Arithmetic operations form the basis of all mathematical calculations. The four primary operations are addition, subtraction, multiplication, and division. Each operation has a specific symbol and rule set governing its use. To simplify numerical expressions accurately, students must be proficient with these operations.

Take our expression \( -6 - (12 / -4) \). Here, we encounter both division and subtraction. Division is indicated by the symbol '/' and is the process of finding out how many times one number is contained within another. Upon executing the division \(12 / -4\), which equals \( -3 \), we then move to subtraction – indicated by the symbol '-'. Subtraction tells us to take away one quantity from another; in this case, we are taking \( -3 \), the result of the division, away from \( -6 \). Recognizing and applying these operations correctly is a key skill in mathematics.
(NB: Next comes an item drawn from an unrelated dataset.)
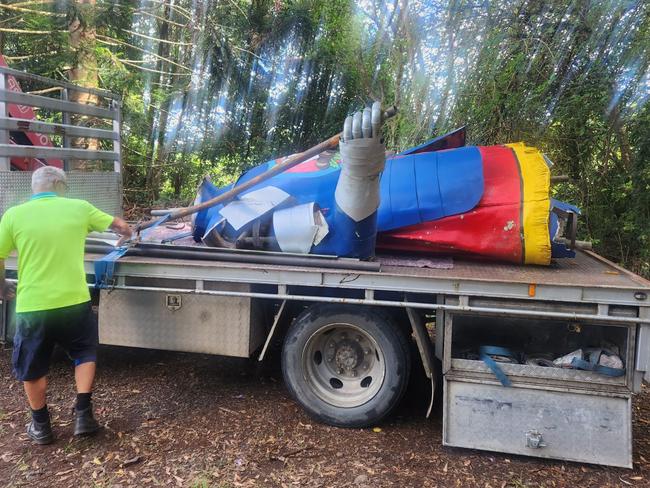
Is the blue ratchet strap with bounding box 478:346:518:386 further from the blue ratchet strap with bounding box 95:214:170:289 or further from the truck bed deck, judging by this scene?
the blue ratchet strap with bounding box 95:214:170:289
Mathematical expressions are phrases that contain numbers, operations, and sometimes variables that represent a particular value. Simplifying such expressions is akin to translating a complex sentence into a simple one while maintaining its original meaning. In our given problem, the expression \( -6 - (12 / -4) \) represents the actions to be taken to find the solution. The numerical expression conveys a mathematical idea in a compact form that can be worked through systematically.

Oftentimes, the complexity increases with the addition of variables, exponents, and multiple operations, but the basic principle remains: express and then simplify using the appropriate rules of arithmetic and the order of operations. Being adept at interpreting and simplifying expressions is an essential skill, helping students navigate through more advanced levels of mathematics with confidence.